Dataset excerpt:
::::::::::

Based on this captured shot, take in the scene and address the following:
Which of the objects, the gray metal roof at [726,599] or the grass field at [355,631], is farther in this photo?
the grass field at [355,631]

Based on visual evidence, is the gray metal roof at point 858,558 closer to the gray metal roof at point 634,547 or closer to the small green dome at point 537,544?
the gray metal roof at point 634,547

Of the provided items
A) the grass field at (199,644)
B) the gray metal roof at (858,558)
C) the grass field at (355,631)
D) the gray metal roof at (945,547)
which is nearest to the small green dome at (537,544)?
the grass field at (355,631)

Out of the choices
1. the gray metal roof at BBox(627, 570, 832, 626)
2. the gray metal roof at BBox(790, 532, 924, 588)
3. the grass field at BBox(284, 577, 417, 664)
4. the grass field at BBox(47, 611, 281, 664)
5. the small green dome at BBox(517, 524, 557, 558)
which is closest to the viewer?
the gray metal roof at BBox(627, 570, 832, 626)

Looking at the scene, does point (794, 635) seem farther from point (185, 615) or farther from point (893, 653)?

::::::::::

AIM OF THE TASK:
Copy out the material above word for word, with each line unchanged and in its original order.

OUTPUT OF THE EXERCISE:
Based on this captured shot, take in the scene and address the following:
Which of the objects, the gray metal roof at [726,599] or the grass field at [355,631], is farther in this photo?
the grass field at [355,631]

Based on visual evidence, is the gray metal roof at point 858,558 closer to the gray metal roof at point 634,547 or closer to the small green dome at point 537,544?
the gray metal roof at point 634,547

Of the provided items
A) the grass field at (199,644)
B) the gray metal roof at (858,558)
C) the grass field at (355,631)
D) the gray metal roof at (945,547)
which is nearest to the small green dome at (537,544)?
the grass field at (355,631)

Out of the choices
1. the gray metal roof at BBox(627, 570, 832, 626)
2. the gray metal roof at BBox(790, 532, 924, 588)
3. the grass field at BBox(284, 577, 417, 664)
4. the grass field at BBox(47, 611, 281, 664)
5. the small green dome at BBox(517, 524, 557, 558)
which is closest to the viewer?
the gray metal roof at BBox(627, 570, 832, 626)

Looking at the scene, does point (794, 635) seem farther from point (185, 615) or farther from point (893, 653)?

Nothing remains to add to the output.